Technical University of Crete, Greece
- October 27, 2017
- 2:00 PM
- ECS 241
Yannis A. Phillis received his diploma in electrical and mechanical engineering from the National Technical University of Athens, Greece, in 1973 and the M.S., Engineer Degree, and Ph.D. degrees from the University of California at Los Angeles (UCLA) in control systems in 1978, 1979, and 1980 respectively. From 1980 to 1986, he was with Boston University, Boston, MA. Since 1986, he has been with the School of Production Engineering and Management, Technical University of Crete, Chania, Greece where he was Rector for 12 years and currently is professor and director of the CAM Laboratory. In 1992 and between 2005 and 2007 he was visiting professor at UCLA’s Chemical Engineering Department. In 2008 he was Onassis Foundation Senior Visiting Fellow in the US. In 2013-2014 he was Prometeo Senior Research Fellow in Riobamba, Ecuador. His research interests are in stochastic control, manufacturing, sustainability and climate change. Dr. Phillis is member of the editorial board of several technical journals. He is the recipient of numerous honors among which Harry Kurnitz Literary Award at UCLA, 1978 and 1979; Professor of the Year Award at Boston University, 1986; Award by the Academy of Athens for his environmental activities, 2007; Fellow of the Venizelos Research Institute in Greece, 2006; Awards by the Municipalities of Chania and Assini, Greece in 2005 and 2008 respectively for his service to society, science, and letters; Lifetime Achievement Award at the World Automation Conference 2010, Kobe, Japan; and Academic Alumni Professional Achievement Award, UCLA, 2013. He has published over 120 scientific papers and four technical books. He is an award winning writer in Greece and the US. He is a Fellow of AAAS; a Senior Member of IEEE; and Member of Sigma Xi; Poets and Writers, USA; and P.E.N. Club.
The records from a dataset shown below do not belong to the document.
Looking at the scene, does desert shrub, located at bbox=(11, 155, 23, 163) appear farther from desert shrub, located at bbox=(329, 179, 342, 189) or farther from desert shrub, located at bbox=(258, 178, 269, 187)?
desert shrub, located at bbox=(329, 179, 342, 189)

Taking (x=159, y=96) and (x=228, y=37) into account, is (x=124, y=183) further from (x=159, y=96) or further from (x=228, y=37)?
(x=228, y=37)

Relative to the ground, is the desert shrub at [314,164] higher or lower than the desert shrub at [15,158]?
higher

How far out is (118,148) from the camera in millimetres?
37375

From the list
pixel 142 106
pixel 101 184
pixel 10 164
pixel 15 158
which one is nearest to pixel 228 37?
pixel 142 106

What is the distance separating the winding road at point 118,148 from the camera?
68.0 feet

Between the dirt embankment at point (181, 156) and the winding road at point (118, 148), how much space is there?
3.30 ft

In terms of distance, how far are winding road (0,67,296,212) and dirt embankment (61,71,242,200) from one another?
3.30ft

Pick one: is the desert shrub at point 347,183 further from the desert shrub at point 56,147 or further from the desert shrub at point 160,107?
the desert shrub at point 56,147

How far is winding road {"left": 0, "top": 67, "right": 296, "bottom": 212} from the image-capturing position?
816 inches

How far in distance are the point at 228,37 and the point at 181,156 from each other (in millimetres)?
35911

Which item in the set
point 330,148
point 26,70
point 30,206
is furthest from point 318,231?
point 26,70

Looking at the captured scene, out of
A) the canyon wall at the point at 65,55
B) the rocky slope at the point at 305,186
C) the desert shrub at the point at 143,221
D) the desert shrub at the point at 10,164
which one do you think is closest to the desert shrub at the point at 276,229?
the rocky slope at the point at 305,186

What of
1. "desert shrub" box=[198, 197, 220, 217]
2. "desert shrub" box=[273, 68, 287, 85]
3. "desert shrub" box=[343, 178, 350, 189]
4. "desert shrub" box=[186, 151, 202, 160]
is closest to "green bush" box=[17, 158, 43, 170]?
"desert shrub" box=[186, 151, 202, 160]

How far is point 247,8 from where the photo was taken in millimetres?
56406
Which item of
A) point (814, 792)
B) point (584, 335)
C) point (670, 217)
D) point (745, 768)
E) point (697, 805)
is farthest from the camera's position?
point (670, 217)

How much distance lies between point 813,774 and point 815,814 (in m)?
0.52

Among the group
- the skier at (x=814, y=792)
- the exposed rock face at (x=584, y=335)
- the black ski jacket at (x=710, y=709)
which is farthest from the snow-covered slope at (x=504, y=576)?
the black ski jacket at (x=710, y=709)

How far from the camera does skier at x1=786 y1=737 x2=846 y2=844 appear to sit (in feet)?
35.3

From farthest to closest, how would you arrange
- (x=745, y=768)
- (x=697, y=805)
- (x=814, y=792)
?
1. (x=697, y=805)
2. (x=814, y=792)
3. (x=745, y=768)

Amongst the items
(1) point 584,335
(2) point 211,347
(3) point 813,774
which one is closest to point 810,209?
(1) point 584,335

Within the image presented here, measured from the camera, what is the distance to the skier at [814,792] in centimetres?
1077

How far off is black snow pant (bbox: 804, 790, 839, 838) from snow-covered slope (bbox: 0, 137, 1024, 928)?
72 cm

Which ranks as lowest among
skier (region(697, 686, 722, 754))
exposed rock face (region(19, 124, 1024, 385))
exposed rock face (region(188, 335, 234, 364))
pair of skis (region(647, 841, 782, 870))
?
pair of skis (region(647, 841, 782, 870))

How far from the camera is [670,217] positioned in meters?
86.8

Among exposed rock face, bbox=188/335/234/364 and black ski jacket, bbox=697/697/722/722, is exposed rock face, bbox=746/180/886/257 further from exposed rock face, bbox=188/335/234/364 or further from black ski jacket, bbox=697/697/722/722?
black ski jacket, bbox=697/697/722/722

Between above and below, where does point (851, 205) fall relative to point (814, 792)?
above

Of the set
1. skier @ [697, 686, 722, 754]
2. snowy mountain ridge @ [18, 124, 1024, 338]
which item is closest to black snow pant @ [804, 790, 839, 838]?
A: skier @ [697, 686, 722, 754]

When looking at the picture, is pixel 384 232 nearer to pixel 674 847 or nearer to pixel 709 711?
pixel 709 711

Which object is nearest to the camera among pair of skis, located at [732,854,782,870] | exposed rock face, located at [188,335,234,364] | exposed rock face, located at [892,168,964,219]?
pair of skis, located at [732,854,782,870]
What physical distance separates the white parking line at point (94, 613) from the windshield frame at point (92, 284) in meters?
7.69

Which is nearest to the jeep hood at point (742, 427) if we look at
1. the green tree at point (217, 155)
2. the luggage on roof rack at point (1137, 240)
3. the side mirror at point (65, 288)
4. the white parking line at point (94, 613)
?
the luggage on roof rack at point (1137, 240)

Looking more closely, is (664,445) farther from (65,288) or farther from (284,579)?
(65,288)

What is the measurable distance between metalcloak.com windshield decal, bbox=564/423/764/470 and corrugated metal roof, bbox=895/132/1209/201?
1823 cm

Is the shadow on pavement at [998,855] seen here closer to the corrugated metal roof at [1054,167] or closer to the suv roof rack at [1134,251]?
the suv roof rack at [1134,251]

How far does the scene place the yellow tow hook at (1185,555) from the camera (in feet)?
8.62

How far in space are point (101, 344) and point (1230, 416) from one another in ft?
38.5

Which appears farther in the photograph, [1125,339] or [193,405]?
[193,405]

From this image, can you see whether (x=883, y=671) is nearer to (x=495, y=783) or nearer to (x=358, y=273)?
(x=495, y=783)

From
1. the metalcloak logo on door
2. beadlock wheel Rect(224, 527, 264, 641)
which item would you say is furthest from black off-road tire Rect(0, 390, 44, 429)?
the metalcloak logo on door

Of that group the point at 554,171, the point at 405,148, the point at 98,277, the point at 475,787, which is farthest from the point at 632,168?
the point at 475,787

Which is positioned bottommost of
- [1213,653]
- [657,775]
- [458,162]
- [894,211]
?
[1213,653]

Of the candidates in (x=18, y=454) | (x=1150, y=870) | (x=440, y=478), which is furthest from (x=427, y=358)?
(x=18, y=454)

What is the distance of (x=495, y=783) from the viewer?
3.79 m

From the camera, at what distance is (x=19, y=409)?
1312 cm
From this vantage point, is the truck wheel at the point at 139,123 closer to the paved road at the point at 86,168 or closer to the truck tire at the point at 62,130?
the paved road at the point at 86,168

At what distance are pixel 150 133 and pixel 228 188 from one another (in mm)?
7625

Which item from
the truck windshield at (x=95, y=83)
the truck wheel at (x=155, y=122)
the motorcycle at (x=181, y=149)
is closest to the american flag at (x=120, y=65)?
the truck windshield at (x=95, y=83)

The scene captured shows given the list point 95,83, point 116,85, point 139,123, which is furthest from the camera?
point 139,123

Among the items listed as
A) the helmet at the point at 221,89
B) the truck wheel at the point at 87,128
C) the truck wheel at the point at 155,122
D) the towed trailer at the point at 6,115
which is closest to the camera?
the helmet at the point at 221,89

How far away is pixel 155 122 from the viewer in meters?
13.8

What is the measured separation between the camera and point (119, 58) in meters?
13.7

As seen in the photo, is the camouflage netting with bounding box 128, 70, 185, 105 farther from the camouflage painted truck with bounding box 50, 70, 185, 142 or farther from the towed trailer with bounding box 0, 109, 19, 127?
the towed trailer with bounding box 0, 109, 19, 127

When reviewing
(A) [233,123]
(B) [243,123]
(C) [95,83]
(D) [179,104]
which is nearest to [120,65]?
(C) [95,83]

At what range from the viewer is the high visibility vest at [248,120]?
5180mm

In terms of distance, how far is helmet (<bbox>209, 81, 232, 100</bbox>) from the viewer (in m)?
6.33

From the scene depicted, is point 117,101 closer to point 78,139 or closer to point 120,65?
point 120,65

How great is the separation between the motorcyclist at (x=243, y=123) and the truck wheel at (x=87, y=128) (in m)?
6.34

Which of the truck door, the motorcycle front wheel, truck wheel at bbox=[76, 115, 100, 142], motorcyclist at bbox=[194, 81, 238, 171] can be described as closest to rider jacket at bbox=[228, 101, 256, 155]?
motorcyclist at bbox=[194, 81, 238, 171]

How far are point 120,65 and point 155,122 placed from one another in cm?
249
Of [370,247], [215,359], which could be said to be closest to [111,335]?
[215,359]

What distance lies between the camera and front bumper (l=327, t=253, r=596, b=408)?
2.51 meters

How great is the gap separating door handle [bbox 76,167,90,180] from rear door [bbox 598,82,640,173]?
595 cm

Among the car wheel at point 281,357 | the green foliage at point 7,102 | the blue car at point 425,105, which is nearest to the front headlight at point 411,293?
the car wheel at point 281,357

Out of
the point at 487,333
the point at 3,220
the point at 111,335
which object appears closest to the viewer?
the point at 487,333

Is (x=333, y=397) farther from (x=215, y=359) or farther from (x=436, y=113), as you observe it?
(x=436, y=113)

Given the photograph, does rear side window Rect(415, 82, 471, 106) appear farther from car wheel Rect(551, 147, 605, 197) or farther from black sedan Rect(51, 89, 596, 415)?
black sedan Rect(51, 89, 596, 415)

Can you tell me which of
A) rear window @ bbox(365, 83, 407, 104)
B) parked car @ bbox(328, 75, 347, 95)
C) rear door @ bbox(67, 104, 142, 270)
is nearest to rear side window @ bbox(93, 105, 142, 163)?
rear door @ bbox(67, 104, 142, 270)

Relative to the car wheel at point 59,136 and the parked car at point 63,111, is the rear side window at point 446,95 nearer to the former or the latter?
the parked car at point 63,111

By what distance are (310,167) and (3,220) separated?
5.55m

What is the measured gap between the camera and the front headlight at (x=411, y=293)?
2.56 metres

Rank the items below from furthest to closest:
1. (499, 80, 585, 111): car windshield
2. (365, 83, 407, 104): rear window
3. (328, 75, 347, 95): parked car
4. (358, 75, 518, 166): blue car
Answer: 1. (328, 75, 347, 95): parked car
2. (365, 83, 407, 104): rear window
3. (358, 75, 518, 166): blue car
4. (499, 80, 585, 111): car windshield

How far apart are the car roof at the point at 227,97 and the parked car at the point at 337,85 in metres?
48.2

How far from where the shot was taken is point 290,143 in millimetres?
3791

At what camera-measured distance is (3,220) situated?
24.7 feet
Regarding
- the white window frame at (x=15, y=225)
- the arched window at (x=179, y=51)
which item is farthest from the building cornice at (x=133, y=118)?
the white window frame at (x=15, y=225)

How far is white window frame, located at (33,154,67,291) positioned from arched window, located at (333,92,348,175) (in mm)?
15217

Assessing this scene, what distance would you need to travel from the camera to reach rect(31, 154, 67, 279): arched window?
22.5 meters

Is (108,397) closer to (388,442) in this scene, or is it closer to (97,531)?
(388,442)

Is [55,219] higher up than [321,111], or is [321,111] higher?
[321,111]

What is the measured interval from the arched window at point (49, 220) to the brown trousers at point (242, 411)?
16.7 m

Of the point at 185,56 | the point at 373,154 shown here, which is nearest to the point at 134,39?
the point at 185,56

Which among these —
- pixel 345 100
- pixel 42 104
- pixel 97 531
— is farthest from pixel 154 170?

Anthropogenic climate change is causing many dangerous phenomena such as hot spells, floods, droughts, hurricanes, acidification of oceans, sea level rise, reappearance of old diseases, etc. These phenomena have direct negative effects on national security. In this talk, climate security is defined and mathematically assessed using a hierarchy of indicators that are combined using statistical methods and multistage fuzzy reasoning. At the bottom level of this hierarchy are 38 indicators and at the highest level is an overall measure of national security. The indicators are organized in seven fundamental dimensions of climate security: Water, Food, Energy, Conflict, Health, and Economy. These dimensions represent basic resources necessary for human well-being and sustainable development that are highly vulnerable to climate change. Each dimension comprises three components: Exposure, Sensitivity, and Adaptation. The inputs of the model are time series of each indicator for a given country. Each time series is filtered using exponential smoothing to generate a single value for the corresponding indicator which is then normalized on [0, 1] by interpolation between insecure and secure values or intervals of their physical domain. Normalized indicators are fuzzified and passed through a multistage inference process that generates a security index for each country. A sensitivity analysis exposes those indicators that have the highest potential for security improvement for each country. The signatory countries of the Paris Agreement are ranked according to their climate security index and their most sensitive indicators are pinpointed. In all, about 220,000 data points were used. Several European countries rank at the top while developing countries rank at the bottom, as expected. The most sensitive indicators for developed countries are aging population and renewable energy use, whereas for developing countries they are GDP, corruption, poverty, and political rights.